Back when Unlimited launched in September 2007, founding editor Dan Rubinstein described it as “a ‘work’ magazine and a ‘life’ magazine, because the two terms are increasingly intertwined in our borderless, technology-driven world.” While much has changed in the economy and with the magazine – this marks our first digital issue, for starters – the spirit of Unlimited is the same. It is a business magazine for a generation who might not buy business magazines. It is about the wonderfully nebulous ways our approaches to work have changed. And it represents a new, evolving matrix of working and living and how our generation is exploring its new frontier. Most of all, Unlimited is about storytelling. About Canadians in their 20s and 30s whose careers have no borders or limits. It is about you.

The beautiful thing about the Web is that it is malleable, interactive and layered. Swim through what we’ve created this issue. You’ll find profiles, advice on work and careers, news, reviews and everything to, as our tagline puts it, expand your life’s work. The stories we tell will be truly national, so whether you live in Victoria or Iqaluit or Conception Bay, tell us what you’re doing.

Here are a few things to check out:

Deskercise. A monthly video blog with exercises that you can do in the time it takes to respond to your email

Rich by Thirty. Our personal finance expert Lesley Scorgie takes her advice to the digital airwaves with a monthly podcast

Officeland. A new visual spread that visits cool offices across Canada. This issue, we go to a company in Halifax where “beer-o’clock Fridays” and an airy layout that inspires creativity

Profiles. This issue, Marcello Di Cintio meets “philanthropy junkie” and Bill and Melinda Gates Foundation alumnae Michele Fugiel Gartner

Features. Our main feature, Success: The New Rules, provides career advice – whether you own a small business or are just starting out.

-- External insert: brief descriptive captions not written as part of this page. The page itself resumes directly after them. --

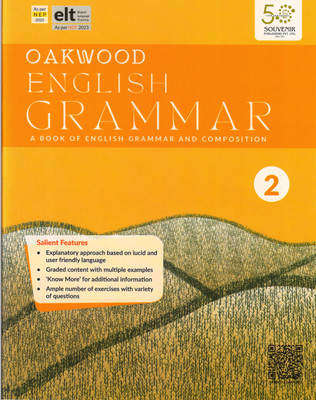 OAKWOOD ENGLISH GRAMMAR A Book Of English Grammar And Composition - 2(Paperback, Dr. Rajeev Rishimangalam)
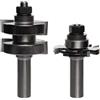 Freud 99 - 001 1/2-inch a 1 - 1/10,2 cm porta labbro fresa con codolo 1/5,1 cm, 99-036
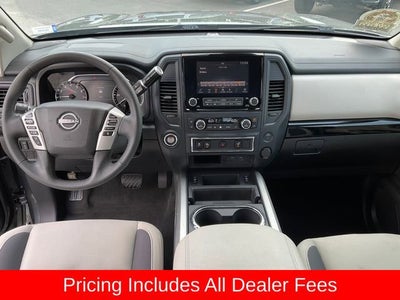 2024 Nissan Titan SV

Elsewhere in this issue. New UL contributing editor Greg Hudson speaks with comic book fan and venture capitalist Sean Wise about how superheroes are the ultimate businesspeople (and why the recession is a good thing for entrepreneurs).

In coming weeks and months we’ll roll out more new multimedia and interactive features, new blogs and constantly updated stories. Have an idea? Tell us. And while you’re at it, enter to win a $3,000 trip to the Canadian Rockies by signing up for our newsletter.

Web gurus use a nifty visual heatmap called ClickHeat, a digital roadmap that reveals where readers visit on a website. If we applied ClickHeat to our hyper-connected, mobile age, I suspect that they would reveal the strange, wonderful new routes each of our careers take – and we’d find that everything overlaps in new, unexpected ways. Like that trip I made west almost a year ago, the bold trajectories each of our careers take are unlimited.